::: Text under study :::
People's Deputy of Ukraine
- In office 3 September 2013 – 8 July 2022
- In office 3 September 2013 – 27 November 2014
- Preceded by: Pavlo Lebedyev
- Succeeded by: Vacant
- Constituency: 224th (Sevastopol)
- In office 27 November 2014 – 29 August 2019
- Constituency: Party list
- In office 29 August 2019 – 8 July 2022
- Preceded by: Serhiy Matviyenkov
- Succeeded by: Vacant
- Constituency: 57th (Donetsk Oblast)

Personal details
- Born: 3 June 1963 (age 63) Staraya Russa, Soviet Union
- Citizenship: Soviet Union (1963-1991); Russia (1991-2012); Ukraine (since 2012); Serbia (since 2026);
- Party: Opposition Bloc
- Other political affiliations: Party of Regions (2013-2014)
- Alma mater: Leningrad Academy of Civil Aviation
- Occupation: Politician, businessman and priest
- Website: Official website

= Vadym Novynskyi =

Russian-Ukrainian businessman and politician

Vadym Novynskyi (Вадим Владиславович Новинський; born 3 June 1963) is a Russian-born Ukrainian billionaire businessman, deacon and politician of Armenian descent. He is the owner of the Smart Holding Group, which has made him one of the wealthiest people in Ukraine. Novynskyi is also a protodeacon of the canonical Ukrainian Orthodox Church (UOC). He was elected to the Ukrainian Parliament in 2013, later being re-elected in 2014 and 2019. He has also represented Ukraine in the Parliamentary Assembly of the Council of Europe.

Rising in the Ukrainian metallurgical industry as a junior business partner of billionaire Rinat Akhmetov, he remained actively involved in church affairs before entering politics. He is one of the largest Ukrainian donors to his country, with his foundation having provided substantial assistance to Ukrainian medical and rehabilitation centres during the coronavirus pandemic and the Russo-Ukrainian War. Despite initially maintaining good relations with President Volodymyr Zelenskyy, the two have since fallen out, with Novynskyi leaving the country, being charged with treason and accused of aiding Russia. Novynskyi has described the charges as politically motivated.

As of July 2026, Forbes magazine estimated his net worth at US$1.2 billion. This made him one of Ukraine's six billionaires in 2026.

== Early and personal life ==
Novynskyi was born on 3 June 1963 in Staraya Russa, Soviet Russia, to an ethnically Armenian family.

In 1985, he graduated from the Leningrad Academy of Civil Aviation in engineering management systems.

Novinskyi began his career by working for various Soviet companies. At the time of the dissolution of the Soviet Union in 1991, Novinskyi resided in what became the Russian Federation, of which he automatically became a citizen, although he moved to Ukraine in 1996 and switched to Ukrainian citizenship in 2012 by the order of the President of Ukraine, Viktor Yanukovych, on the basis of "distinguished services to the country".
:::
◆ **Problem to solve**: Pick up the article on Vadym Novynskyi right after its last sentence, and continue it in the same style.
::: Given information :::
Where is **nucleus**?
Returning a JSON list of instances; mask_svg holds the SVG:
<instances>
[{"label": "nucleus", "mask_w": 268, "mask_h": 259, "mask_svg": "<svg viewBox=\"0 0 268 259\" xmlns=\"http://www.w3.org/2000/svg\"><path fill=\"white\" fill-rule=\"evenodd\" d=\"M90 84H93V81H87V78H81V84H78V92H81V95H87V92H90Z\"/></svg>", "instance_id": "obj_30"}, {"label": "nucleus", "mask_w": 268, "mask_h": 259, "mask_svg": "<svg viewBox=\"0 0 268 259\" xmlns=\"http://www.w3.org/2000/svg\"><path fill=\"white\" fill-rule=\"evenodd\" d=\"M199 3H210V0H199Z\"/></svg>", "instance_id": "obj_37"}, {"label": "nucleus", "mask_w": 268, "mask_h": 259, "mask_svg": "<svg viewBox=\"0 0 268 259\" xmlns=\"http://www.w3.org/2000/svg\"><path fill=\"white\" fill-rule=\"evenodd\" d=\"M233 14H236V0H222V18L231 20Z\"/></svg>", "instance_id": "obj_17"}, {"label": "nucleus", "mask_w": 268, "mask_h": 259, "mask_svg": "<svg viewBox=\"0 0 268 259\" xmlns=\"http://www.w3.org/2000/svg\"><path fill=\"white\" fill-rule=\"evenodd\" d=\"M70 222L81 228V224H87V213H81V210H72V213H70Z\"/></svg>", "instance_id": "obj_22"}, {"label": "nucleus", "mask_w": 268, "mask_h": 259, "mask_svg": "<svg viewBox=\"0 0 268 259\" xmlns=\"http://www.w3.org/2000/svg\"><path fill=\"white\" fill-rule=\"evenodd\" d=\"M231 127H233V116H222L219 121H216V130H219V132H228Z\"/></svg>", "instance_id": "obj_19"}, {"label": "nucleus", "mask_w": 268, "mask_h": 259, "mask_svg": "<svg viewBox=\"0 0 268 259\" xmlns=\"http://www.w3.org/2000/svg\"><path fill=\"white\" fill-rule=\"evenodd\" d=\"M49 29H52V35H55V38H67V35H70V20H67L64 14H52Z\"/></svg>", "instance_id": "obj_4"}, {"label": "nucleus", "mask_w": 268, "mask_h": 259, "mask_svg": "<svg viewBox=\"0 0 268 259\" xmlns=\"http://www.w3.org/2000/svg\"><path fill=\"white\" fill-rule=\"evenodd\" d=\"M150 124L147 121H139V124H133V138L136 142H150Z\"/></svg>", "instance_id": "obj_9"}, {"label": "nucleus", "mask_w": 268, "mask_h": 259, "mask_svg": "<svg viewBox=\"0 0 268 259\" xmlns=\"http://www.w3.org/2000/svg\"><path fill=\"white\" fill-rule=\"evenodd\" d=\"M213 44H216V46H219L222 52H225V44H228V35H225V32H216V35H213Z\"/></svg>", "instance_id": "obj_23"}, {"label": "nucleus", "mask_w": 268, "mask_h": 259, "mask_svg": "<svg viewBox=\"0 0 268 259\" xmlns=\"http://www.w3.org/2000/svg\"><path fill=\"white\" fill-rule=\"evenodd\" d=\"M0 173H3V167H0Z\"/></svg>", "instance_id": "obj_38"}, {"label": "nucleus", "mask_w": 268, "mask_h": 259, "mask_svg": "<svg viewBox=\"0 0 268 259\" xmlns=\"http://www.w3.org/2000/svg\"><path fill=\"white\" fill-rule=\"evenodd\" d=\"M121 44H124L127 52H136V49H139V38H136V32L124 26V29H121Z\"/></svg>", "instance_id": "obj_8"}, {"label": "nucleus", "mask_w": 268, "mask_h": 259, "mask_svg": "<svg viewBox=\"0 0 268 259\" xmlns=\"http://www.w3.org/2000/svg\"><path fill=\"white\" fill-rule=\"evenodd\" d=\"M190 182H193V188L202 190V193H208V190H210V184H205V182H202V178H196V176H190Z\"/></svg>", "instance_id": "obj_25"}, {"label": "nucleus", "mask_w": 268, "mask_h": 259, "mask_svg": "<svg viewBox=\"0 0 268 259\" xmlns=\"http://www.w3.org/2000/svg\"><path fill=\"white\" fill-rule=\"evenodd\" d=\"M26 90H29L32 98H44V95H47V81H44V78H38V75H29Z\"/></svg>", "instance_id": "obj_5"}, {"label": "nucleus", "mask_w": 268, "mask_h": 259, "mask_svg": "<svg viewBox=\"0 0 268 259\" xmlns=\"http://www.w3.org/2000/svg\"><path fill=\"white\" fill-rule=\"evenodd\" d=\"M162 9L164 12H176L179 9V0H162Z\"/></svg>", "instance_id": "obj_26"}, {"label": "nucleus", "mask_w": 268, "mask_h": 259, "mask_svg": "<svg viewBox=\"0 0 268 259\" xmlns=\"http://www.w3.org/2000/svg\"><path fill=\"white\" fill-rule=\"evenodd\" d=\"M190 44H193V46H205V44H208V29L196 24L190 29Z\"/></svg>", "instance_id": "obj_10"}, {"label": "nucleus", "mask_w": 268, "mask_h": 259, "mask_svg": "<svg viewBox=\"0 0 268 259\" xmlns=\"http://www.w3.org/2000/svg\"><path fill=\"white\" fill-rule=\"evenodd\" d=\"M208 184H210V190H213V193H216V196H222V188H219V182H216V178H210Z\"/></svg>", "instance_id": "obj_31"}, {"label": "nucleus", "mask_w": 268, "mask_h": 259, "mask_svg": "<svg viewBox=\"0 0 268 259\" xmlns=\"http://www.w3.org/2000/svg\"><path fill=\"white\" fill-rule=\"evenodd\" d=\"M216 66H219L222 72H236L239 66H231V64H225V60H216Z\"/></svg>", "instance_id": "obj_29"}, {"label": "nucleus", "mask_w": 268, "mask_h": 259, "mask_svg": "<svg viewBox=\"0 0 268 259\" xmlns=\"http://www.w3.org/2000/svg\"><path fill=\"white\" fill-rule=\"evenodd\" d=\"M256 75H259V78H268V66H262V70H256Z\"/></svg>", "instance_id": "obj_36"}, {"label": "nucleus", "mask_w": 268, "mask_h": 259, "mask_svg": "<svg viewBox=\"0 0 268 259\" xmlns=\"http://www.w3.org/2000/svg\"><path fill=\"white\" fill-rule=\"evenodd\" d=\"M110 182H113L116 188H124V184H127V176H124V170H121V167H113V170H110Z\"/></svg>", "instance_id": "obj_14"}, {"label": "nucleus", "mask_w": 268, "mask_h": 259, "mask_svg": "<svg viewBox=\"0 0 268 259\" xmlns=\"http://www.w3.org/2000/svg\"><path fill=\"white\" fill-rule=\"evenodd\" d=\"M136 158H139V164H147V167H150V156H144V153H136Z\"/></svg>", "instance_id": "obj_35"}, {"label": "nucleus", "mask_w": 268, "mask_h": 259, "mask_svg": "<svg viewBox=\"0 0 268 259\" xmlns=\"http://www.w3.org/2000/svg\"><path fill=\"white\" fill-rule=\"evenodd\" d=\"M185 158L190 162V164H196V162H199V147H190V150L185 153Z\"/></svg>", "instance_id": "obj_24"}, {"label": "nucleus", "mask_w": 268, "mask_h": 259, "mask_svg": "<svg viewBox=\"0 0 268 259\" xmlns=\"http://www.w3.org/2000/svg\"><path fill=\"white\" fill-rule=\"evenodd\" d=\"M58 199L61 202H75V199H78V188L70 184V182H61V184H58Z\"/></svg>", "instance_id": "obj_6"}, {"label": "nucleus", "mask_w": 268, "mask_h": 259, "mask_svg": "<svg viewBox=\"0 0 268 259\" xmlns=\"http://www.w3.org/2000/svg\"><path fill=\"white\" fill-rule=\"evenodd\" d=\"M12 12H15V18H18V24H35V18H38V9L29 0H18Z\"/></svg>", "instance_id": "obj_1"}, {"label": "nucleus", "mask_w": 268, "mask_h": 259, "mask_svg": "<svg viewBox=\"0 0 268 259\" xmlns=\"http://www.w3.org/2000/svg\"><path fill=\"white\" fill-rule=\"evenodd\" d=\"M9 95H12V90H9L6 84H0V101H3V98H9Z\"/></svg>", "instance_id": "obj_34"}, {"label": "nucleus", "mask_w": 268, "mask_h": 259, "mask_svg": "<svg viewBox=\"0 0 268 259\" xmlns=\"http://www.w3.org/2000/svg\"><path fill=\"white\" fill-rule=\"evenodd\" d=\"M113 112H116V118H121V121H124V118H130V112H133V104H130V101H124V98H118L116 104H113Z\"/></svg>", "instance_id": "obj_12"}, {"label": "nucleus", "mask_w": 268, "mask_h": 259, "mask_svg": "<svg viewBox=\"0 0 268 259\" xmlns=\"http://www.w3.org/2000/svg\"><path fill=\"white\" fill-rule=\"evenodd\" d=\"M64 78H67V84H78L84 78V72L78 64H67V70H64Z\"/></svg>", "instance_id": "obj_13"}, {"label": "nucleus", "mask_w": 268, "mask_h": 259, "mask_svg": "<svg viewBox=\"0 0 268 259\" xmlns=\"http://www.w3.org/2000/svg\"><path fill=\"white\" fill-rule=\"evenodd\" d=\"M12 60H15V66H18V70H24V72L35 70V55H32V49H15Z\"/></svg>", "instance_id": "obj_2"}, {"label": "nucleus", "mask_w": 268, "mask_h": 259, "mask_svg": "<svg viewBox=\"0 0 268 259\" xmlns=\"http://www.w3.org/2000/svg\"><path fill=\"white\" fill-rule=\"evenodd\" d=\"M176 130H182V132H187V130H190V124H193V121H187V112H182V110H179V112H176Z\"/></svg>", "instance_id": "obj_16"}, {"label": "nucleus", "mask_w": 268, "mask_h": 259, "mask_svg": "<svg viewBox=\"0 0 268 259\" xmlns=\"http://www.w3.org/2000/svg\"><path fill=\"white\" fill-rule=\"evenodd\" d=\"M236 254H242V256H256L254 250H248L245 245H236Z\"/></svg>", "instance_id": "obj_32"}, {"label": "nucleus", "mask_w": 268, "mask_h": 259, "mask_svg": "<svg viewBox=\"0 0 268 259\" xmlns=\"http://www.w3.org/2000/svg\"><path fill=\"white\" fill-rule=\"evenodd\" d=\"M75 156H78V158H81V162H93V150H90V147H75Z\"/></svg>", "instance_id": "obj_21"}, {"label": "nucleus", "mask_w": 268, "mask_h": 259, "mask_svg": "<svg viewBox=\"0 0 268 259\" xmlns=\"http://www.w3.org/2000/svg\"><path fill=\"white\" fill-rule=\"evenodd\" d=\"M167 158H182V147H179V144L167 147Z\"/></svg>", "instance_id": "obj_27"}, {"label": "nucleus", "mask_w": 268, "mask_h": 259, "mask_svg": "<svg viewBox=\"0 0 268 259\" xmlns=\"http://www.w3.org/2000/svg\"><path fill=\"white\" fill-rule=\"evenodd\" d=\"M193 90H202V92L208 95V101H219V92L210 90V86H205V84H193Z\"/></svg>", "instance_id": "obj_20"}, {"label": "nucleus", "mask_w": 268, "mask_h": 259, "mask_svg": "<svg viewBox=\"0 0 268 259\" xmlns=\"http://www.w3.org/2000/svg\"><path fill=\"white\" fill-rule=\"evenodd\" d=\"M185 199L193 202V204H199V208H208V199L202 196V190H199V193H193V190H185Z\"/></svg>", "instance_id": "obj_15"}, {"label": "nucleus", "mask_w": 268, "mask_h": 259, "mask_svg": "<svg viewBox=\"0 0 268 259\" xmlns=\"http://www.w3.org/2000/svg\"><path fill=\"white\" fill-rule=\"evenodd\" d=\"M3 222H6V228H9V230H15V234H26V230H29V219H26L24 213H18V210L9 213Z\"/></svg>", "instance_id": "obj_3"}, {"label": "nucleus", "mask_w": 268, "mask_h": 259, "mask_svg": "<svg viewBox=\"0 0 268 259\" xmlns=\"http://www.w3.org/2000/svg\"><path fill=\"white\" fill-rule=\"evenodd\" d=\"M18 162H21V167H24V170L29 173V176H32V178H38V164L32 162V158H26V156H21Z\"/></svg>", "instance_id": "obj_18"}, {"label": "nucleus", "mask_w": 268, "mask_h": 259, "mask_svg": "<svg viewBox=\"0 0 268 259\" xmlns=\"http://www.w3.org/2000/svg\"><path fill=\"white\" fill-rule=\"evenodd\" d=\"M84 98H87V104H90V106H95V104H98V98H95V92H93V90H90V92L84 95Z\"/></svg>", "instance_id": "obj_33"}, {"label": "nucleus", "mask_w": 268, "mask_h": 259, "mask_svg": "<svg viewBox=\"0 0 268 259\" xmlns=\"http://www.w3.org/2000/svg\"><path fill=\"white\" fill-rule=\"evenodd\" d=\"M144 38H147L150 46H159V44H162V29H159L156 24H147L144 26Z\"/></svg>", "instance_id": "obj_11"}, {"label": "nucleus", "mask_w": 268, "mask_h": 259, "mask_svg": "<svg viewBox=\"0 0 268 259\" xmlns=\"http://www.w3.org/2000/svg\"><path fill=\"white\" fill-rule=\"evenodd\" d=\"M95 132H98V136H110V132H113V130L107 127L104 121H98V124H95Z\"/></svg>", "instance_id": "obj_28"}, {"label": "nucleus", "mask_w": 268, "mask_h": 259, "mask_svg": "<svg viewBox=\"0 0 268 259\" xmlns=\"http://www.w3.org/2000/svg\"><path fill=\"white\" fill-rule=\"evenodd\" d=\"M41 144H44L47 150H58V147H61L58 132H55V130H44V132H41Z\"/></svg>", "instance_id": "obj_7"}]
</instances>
:::
◆ **Exercise response**:
He is married and has four children.

== Business career ==
Novynskyi began his business career in Ukraine in 1996, rising in Lukoil's North West division before acquiring smaller metallurgy companies.

In 1999, Novinskyi's combined these smaller companies to establish the Smart Group company with headquarters in Dnipropetrovsk. The same year, his partners and him created the Neva Holding company and acquired a 77% stake in the Bulgarian metallurgical plant Promet at a privatisation tender. Over the next decade, these ventures proved immensely profitable.

In 2006, Novinskyi and his billionaire business partner Andrei Klyamko united their Ukrainian metallurgy companies into Smart Holding Group. In 2007, they exchanged them for a 23.75% stake in Metinvest, in which they are junior partners with Rinat Akhmetov.

In 2010, Novinskyi's net worth was estimated at US$950 million. In 2011, this number rose to US$2.7 billion.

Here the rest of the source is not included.